Nearly every book of Tanakh, the bible, is filled with stories about strong, independent women who influenced and led the Jewish people. Contemporary Jewish feminists have championed these women, taking inspiration from their actions and using them as role models. One biblical figure that has been a source of encouragement for generations of Jewish women leaders is Devorah HaNevia, Deborah the Prophet.
Of the sixteen shoftim (judges) that served in pre-monarchic Israel, the only woman among their ranks was Deborah. She was also one of seven female prophets recorded in Tanakh who communicated directly with God. As with most of the other shoftim, little is known about her personal life: the only information the text gives us is that she was “eshet lapidot,” the wife of Lapidot (Judges 4:4). Most commentators hold that this simply means that Lapidot was the name of Deborah’s husband. Some go on to explain that he is called Lapidot, which literally means torches, because Deborah encouraged him to deliver wicks to light the Menorah in the Mishkan (Temple).
However, there are shivim panim laTorah (70 interpretations of the Torah), so this passage does not have to be taken literally. The term “eshet lapidot” can also mean that Deborah had a deep connection – was “wedded” to – torches. I believe that this relationship is derived from the fact that torches are made up of several wicks tied together. Beginning with our matriarch Sarah, the Jewish women of each generation dedicated a wick – a wick of knowledge, strength, experience, religious fervor – to the torch. Deborah was able to seize the torch that was passed down to her and use it to illuminate her generation with Torah.

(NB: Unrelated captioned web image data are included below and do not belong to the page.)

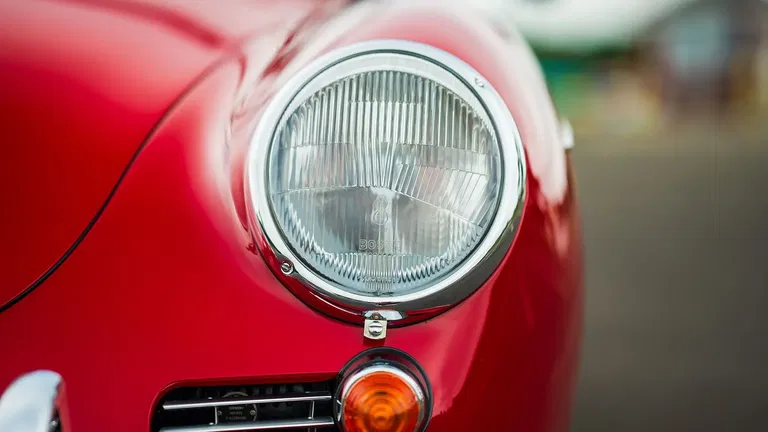 Porsche 356 B 1600 Super Roadster
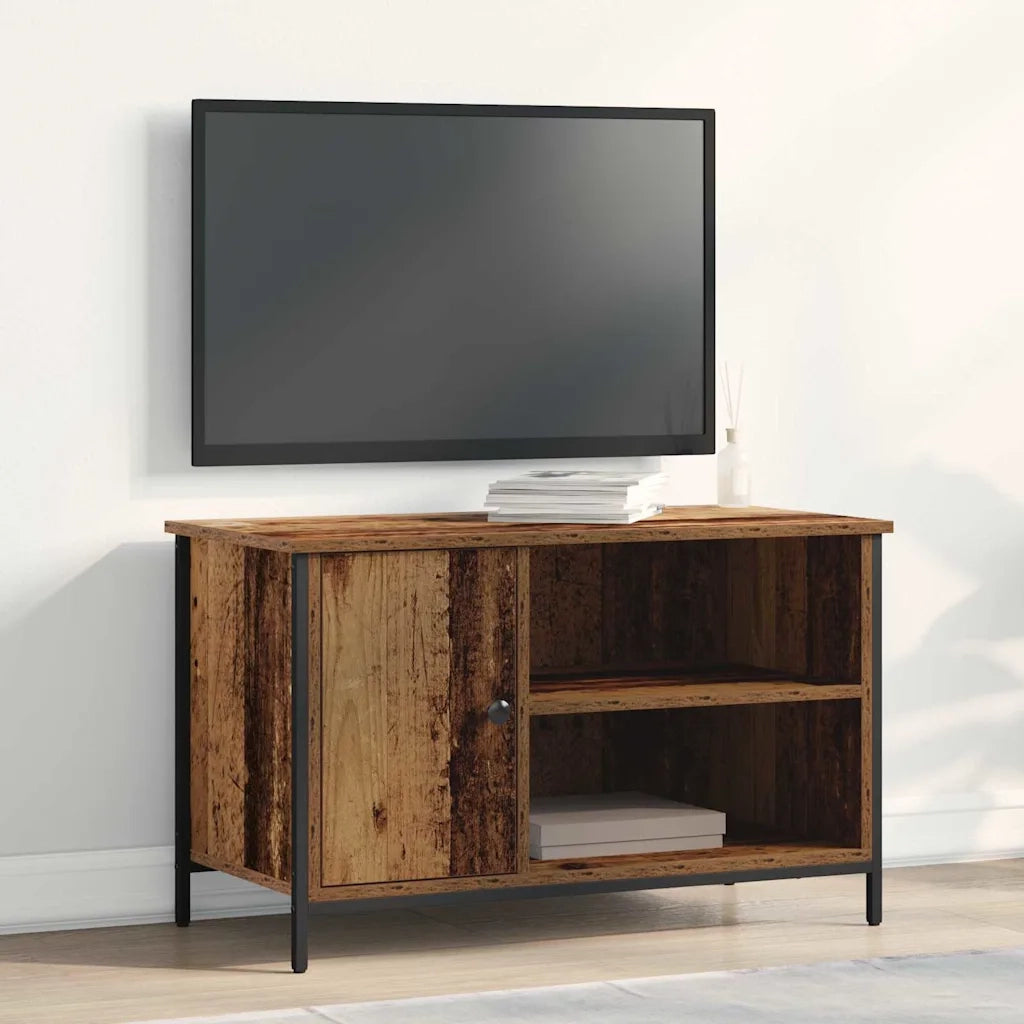 Mobile TV Legno vecchio 80 x 40 x 50 cm Legno multistrato 862142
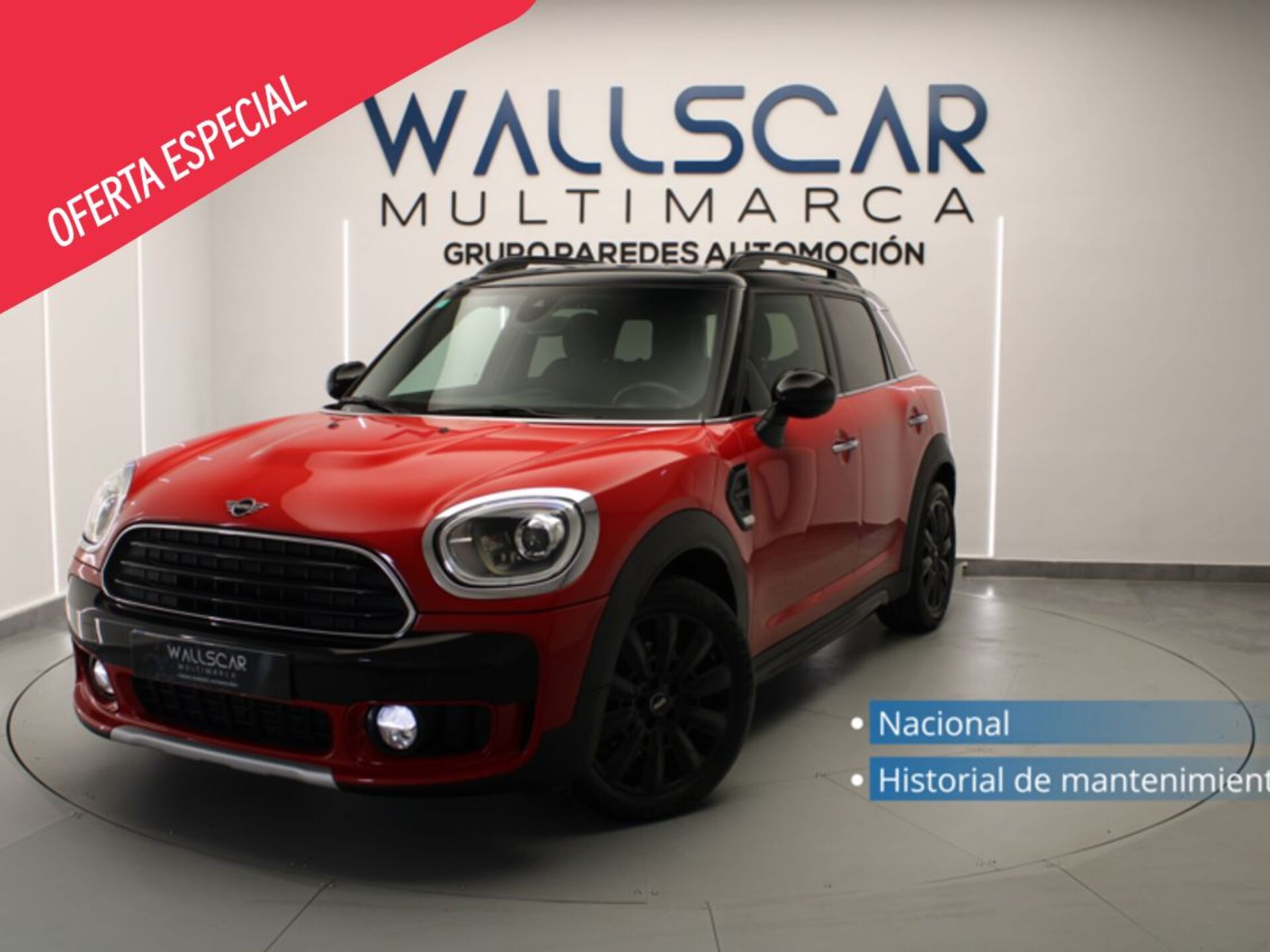 Imagen de MINI Countryman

It is imperative that the Jewish feminists of today follow Deborah’s example and continue to pass on the proverbial torch. I cannot even begin to stress the importance of cultivating the younger generation and encouraging them to get involved in Jewish feminist activist work. Because of my age, I have found myself unwelcome and marginalized in so many feminist spaces. If it wants to have a vibrant future, the Orthodox feminist community cannot let young people continue to feel this way.
Consequently, I am so pleased to be a part of JOFA’s transition to Feminism 2.0. Young people are on the Internet, and the way to engage them is through that medium. In this age of the Internet and constant advancement in the high-tech field, it is crucial for the feminist movement to use the various new forms of technology that become available.

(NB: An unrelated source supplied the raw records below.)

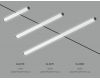 Трековый магнитный светильник Ambrella Light Track System GL2380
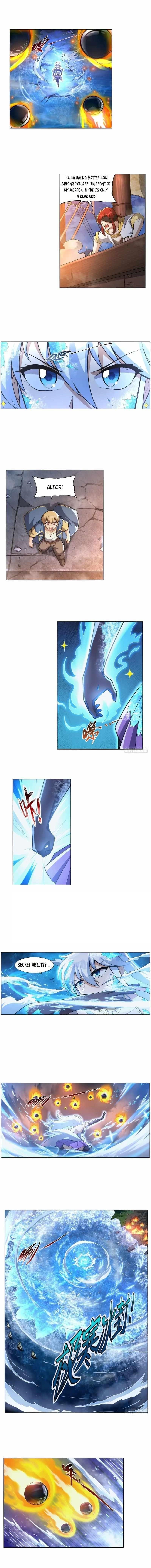 The Demon King Who Lost His Job Chapter 324 - Page 5 in English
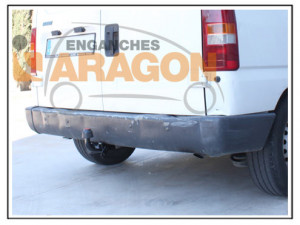 ATTELAGE E1209AA CITROEN Evasion 1994-2007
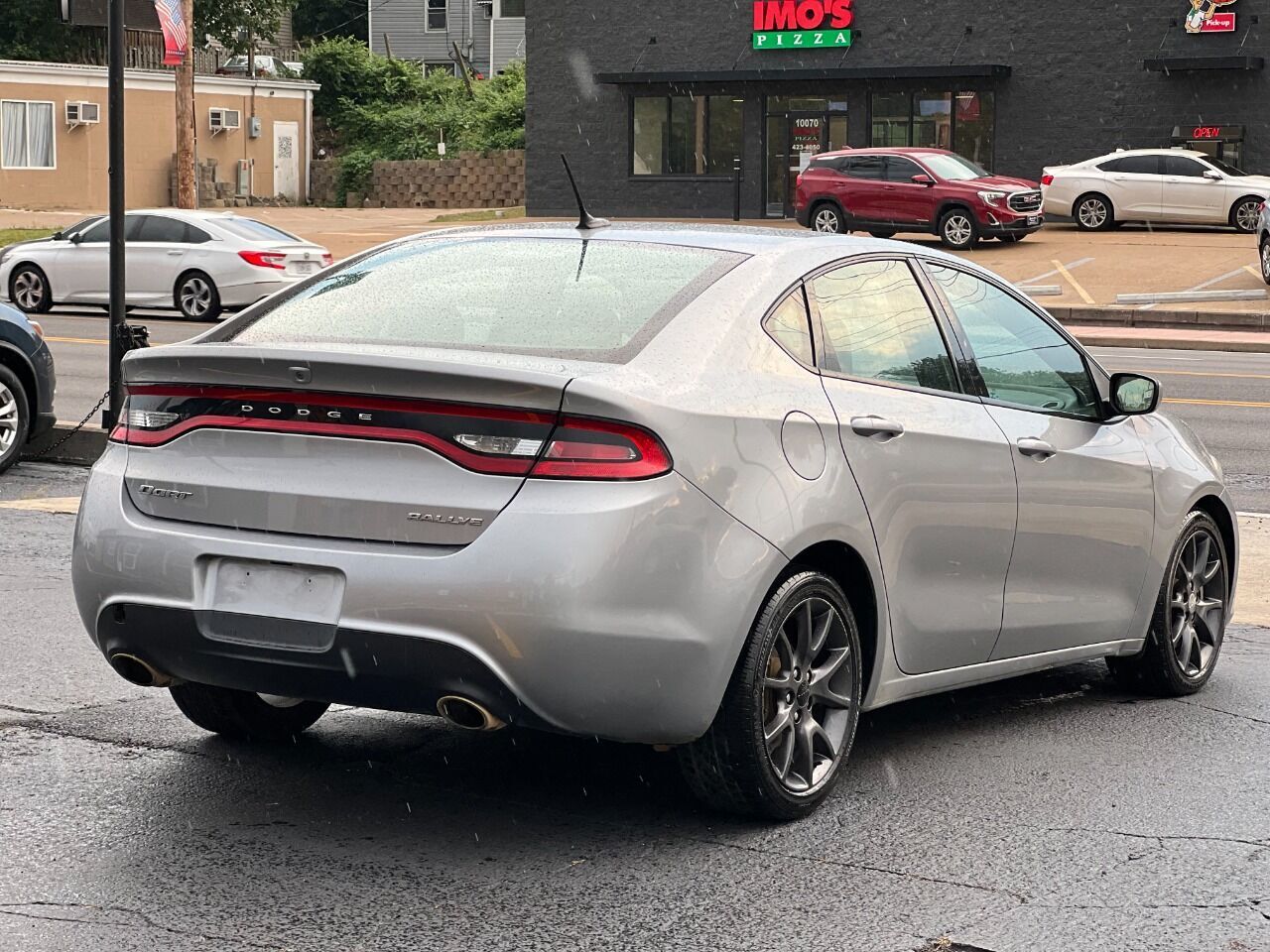 2015 DODGE Dart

This new JOFA blog is named The Torch to signify Deborah’s torch, the torch that so many Jewish feminists carried before us. We cannot let the torch idle in our hands. We must actively engage with the times and ensure that there we create a space where the younger generation feels comfortable. By doing so, we will be continuing the legacy, the mesorah, that has been handed to us by centuries of strong Jewish women.